TAREAS PENDIENTES:
A. Copia del texto sobre Marbella el pasaje que arranca en las palabras "Es en puerto" y termina justo después de "veces, en soledad.".
B. Enumera todo lo que, según el texto sobre Marbella, degusta la pareja que está frente al narrador.

Al sistema se lo socava desde adentro, cómo a los castillos de arena

Es pleno verano en Europa, el terrorismo ejercido, la propagación de la acción en sí misma, es decir su potencia, ni siquiera sus actos en sí (por más que estas produzcan muertes en concreto) no logra conmover a este balneario de la costa del sol de España. Frente a mí, una pareja, a centímetros del mar, degusta un champán en maridaje con jamón ibérico y fresas. Deben tener el Maserati o la Ferrari aparcada, también a centímetros de una casa de alta costura, de la que visten, pese a estar en calidad de bañistas, alguna de sus tantas emblemáticas prendas.

Es en puerto Banús, en Marbella, pero bien podría ser en Ibiza, en Mallorca, o en cualquier otro sitio, en donde el Europeo de Clase media-alta, pasa sus horas en el estío.

Mi perspectiva es otra, de allí que incluso estas líneas las escriba desde una primera persona, siempre lo hago por intermedio de un plural, dado que considero que soy hablado, como hablo en representación de tantos otros. Sin embargo, en tal atalaya de la opulencia conjugada con el privilegio de la naturaleza, me siento, como pocas veces, en soledad.

DATOS GUARDADOS:

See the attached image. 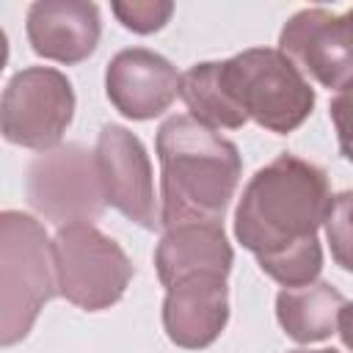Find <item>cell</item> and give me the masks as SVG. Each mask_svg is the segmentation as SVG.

RESULTADOS POR TAREA:
A.
Es en puerto Banús, en Marbella, pero bien podría ser en Ibiza, en Mallorca, o en cualquier otro sitio, en donde el Europeo de Clase media-alta, pasa sus horas en el estío.

Mi perspectiva es otra, de allí que incluso estas líneas las escriba desde una primera persona, siempre lo hago por intermedio de un plural, dado que considero que soy hablado, como hablo en representación de tantos otros. Sin embargo, en tal atalaya de la opulencia conjugada con el privilegio de la naturaleza, me siento, como pocas veces, en soledad.

B. champán, jamón ibérico, fresas